Salesforce
Salesforce CRM via OAuth — one-click redirect, or username-password with your own Connected App.
Fields
| Field | Description | Required |
|---|---|---|
| Consumer Key | The Connected App’s OAuth consumer key (client ID). | Yes |
| Consumer Secret | The Connected App’s OAuth consumer secret (client secret). | Yes |
| Username | The Salesforce login username (an email). | Yes |
| Password | The Salesforce login password. | Yes |
| Security Token | Appended to the password. From Salesforce → Settings → Reset My Security Token. Not needed if your IP is in the org’s trusted range. | No |
| Sandbox | Toggle on to authenticate against test.salesforce.com instead of login.salesforce.com. | No |
Two ways to connect
- Connect with Salesforce (recommended) — a one-click OAuth redirect. Click Connect Salesforce, log in, and approve. Falcon Builder stores a refresh token and mints access tokens automatically. Toggle sandbox before connecting for a sandbox org. (Requires the deployment to have a Salesforce Connected App configured.)
- Username & password (advanced) — bring your own Connected App and use the username-password OAuth flow. Use this if the redirect flow isn't available for your org. Steps below.
Username-password setup
- Step 1: In Salesforce, go to Setup → App Manager → New Connected App. Enable OAuth settings, set any callback URL (it's unused by this flow), and add the OAuth scopes
apiandrefresh_token, offline_access. - Step 2: Save, then copy the Consumer Key and Consumer Secret from the app's API section.

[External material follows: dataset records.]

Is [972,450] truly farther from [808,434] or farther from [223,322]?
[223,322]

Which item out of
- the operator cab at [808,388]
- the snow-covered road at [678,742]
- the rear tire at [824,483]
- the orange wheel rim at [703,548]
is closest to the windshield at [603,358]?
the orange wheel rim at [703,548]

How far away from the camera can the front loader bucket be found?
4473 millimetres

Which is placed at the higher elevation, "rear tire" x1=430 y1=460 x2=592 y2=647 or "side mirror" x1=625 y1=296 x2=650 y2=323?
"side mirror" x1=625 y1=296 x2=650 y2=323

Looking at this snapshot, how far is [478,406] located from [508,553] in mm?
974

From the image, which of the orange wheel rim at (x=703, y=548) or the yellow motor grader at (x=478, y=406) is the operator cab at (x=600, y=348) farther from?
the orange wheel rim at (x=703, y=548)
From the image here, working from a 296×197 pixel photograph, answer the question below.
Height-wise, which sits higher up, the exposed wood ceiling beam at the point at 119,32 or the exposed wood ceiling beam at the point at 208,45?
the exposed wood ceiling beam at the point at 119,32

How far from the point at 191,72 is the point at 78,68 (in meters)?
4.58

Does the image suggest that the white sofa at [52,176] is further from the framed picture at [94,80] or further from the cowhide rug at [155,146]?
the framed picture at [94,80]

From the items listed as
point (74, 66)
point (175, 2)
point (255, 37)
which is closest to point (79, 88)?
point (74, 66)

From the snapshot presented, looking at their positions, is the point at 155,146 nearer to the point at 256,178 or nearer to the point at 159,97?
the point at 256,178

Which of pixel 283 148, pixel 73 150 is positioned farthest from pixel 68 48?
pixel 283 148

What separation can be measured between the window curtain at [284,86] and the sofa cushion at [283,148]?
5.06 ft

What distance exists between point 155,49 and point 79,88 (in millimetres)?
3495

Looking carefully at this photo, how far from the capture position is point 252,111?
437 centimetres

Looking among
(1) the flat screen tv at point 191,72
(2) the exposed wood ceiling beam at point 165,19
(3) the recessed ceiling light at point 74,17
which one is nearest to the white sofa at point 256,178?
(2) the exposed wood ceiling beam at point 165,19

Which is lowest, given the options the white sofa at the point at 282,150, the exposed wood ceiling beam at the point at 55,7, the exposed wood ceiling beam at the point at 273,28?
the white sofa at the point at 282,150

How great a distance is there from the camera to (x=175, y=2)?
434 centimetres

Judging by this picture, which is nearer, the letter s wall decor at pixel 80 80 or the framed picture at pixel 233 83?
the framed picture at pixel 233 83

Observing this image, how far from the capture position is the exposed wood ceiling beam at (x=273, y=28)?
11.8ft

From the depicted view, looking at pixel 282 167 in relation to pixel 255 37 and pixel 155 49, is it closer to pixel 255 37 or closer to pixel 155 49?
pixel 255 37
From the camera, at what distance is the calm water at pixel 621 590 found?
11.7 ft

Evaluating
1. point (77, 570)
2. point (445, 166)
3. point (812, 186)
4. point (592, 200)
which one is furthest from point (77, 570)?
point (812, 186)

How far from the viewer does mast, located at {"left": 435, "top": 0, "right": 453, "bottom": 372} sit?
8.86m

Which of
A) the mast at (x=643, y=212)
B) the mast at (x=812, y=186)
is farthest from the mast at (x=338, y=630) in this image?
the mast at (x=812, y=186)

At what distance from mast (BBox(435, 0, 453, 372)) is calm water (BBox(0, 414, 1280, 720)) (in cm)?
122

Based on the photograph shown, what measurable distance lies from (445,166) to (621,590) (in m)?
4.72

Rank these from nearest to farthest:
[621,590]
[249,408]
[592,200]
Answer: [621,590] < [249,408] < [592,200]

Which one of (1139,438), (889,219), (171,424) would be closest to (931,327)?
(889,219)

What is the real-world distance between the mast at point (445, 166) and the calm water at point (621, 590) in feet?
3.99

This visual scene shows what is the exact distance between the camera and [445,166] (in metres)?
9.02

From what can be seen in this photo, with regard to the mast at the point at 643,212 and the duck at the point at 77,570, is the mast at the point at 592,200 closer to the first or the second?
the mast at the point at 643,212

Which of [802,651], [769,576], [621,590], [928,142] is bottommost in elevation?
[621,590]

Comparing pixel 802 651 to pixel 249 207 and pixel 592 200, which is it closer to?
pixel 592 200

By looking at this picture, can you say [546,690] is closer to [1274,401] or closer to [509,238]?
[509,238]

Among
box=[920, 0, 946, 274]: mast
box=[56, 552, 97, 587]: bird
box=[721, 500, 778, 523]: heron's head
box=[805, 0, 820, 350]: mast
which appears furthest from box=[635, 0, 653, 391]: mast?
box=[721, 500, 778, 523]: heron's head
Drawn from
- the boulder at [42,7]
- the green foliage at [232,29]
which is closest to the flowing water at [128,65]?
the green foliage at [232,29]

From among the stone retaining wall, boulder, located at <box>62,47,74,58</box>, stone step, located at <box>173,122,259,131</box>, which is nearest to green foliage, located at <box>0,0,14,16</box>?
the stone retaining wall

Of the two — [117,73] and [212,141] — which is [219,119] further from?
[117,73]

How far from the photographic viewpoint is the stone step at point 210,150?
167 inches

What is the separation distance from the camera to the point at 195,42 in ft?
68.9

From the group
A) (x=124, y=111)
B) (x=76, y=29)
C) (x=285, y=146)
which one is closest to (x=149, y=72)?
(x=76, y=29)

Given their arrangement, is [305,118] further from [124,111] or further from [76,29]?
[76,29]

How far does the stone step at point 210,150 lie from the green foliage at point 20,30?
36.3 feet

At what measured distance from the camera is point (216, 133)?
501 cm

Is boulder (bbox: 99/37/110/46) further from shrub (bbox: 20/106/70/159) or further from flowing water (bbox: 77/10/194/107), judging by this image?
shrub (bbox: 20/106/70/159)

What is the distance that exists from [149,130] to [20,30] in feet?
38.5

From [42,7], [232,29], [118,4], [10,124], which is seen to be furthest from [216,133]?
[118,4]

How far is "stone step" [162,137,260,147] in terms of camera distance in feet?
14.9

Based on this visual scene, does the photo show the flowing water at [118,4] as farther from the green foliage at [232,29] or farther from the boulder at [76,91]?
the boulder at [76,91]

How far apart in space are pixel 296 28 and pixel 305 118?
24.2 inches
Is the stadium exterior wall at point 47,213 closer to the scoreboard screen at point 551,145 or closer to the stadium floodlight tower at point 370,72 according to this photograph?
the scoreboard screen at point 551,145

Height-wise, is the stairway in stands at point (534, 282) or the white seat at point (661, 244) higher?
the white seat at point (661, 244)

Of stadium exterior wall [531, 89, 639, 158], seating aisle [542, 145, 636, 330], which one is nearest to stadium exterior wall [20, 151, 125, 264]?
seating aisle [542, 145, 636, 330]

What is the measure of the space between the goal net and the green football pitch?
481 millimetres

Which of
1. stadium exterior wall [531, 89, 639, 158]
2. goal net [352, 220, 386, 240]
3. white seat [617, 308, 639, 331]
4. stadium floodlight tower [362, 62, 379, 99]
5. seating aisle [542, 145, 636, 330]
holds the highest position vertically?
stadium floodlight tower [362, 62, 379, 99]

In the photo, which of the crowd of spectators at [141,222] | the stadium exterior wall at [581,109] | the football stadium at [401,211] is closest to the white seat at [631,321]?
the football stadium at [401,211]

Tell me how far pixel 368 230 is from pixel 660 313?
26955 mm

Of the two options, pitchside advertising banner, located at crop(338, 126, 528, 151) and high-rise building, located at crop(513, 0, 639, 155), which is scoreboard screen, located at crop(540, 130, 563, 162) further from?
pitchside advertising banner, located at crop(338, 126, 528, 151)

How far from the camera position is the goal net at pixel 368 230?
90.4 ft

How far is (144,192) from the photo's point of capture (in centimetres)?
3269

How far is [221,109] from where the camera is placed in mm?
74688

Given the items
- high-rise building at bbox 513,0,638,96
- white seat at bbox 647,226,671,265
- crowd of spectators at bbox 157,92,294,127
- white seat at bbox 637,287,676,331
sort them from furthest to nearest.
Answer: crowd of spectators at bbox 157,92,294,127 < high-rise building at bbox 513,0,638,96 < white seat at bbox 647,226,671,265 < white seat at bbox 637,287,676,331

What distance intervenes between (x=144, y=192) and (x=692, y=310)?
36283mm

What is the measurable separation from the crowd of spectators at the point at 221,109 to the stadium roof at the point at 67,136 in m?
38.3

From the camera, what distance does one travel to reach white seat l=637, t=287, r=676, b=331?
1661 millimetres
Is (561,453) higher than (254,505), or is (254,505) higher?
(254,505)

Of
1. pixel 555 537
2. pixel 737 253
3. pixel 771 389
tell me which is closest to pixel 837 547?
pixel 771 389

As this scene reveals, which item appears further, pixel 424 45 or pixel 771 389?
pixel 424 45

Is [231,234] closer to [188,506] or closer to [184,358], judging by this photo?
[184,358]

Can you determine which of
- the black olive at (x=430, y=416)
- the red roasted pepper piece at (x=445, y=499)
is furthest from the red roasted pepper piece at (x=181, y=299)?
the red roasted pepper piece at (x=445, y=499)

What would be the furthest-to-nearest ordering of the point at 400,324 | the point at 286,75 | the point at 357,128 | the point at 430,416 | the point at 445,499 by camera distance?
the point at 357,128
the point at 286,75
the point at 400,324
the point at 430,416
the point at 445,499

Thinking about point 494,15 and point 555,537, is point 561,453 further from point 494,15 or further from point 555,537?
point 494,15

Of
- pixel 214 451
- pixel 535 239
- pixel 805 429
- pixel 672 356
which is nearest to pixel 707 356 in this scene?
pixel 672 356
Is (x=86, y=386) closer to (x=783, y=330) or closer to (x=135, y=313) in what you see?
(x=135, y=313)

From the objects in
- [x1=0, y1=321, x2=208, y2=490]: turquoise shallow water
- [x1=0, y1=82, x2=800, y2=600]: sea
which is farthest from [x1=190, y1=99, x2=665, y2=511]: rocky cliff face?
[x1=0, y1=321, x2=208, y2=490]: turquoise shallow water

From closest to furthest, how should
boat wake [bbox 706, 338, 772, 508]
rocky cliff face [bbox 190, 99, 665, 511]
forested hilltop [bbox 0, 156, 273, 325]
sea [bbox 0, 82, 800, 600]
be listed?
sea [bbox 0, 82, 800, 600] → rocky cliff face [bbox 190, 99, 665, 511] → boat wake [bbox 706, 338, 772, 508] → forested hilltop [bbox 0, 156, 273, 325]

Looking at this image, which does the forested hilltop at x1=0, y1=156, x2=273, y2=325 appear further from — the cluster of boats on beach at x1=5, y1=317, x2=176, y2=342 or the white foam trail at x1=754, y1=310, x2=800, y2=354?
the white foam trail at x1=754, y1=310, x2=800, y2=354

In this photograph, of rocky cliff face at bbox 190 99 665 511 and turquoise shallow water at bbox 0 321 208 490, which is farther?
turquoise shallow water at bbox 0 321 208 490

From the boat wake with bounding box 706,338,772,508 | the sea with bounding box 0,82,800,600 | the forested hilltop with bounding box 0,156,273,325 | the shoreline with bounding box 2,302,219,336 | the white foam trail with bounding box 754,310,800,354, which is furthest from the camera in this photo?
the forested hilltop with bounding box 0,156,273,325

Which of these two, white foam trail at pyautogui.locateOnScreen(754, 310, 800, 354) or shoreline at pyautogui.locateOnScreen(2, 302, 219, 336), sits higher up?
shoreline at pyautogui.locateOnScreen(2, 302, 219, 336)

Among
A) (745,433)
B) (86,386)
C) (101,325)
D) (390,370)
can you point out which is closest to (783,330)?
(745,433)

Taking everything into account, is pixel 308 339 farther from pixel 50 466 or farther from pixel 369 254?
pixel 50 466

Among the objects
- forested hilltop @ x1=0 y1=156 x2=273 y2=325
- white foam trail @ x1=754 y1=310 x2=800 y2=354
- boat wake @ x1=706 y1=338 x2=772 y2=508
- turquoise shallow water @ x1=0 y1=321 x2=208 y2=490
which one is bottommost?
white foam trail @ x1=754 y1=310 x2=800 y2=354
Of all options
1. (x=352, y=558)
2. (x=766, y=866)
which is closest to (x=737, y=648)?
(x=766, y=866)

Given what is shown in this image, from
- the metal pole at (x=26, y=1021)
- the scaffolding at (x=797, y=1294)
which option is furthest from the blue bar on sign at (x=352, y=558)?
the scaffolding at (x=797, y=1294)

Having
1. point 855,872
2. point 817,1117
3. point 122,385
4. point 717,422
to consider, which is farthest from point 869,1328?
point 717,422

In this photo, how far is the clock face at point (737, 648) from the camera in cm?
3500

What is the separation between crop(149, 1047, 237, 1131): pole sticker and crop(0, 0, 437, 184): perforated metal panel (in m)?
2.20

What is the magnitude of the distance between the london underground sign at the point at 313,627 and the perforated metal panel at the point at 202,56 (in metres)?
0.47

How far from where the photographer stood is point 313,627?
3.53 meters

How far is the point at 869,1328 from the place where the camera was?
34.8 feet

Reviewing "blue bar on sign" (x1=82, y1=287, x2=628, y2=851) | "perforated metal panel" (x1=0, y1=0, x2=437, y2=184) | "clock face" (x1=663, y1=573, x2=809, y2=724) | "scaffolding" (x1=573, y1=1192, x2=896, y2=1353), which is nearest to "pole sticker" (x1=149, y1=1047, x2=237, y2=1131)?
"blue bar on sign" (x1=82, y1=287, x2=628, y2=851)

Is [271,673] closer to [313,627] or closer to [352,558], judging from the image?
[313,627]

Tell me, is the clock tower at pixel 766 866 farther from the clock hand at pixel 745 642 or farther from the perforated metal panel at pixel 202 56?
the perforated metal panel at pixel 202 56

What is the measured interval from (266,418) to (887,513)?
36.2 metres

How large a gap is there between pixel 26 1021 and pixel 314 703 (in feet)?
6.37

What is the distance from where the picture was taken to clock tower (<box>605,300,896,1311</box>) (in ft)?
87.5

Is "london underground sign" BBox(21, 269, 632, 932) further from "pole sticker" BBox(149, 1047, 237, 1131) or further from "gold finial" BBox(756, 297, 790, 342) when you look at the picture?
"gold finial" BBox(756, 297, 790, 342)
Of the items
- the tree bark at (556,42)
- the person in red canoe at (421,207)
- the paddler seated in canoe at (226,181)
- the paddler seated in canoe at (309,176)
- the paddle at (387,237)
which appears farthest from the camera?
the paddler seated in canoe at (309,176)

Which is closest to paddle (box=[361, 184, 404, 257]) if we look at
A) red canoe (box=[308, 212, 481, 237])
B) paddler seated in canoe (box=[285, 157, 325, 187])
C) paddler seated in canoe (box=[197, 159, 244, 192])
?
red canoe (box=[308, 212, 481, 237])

- Step 3: Get your Security Token from Settings → Reset My Security Token (emailed to you). Skip this if your IP is in the org's trusted range.
- Step 4: In Falcon Builder, go to Dashboard → Credentials → Add Credential, pick Salesforce, and enter the consumer key/secret, username, password, and security token. Toggle Sandbox for a sandbox org.
- Step 5: Click Test Connection — we perform a real token exchange to confirm everything works.
How authentication works
OAuth (redirect): after you authorize, Falcon Builder stores a refresh token and the instance URL. On each execution it mints a short-lived access token from the refresh token using the platform Connected App — access tokens are never persisted.
Username-password: on each execution Falcon Builder POSTs your Connected App credentials plus username and (password + security token) to the org's token endpoint and receives a short-lived access token and instance URL. Nothing token-related is stored.
Sandbox & My Domain
Turn on Sandbox to authenticate against test.salesforce.com. If your org enforces a My Domain login host, set the optional Login URL to that domain (e.g. https://yourco.my.salesforce.com).
Troubleshooting
invalid_granton test usually means a wrong password/security token, or the org has the username-password flow disabled. Reset the security token, or have an admin allow the flow (or relax IP restrictions for the Connected App).- If you rotated your password, regenerate and update the security token too — it changes with each password reset.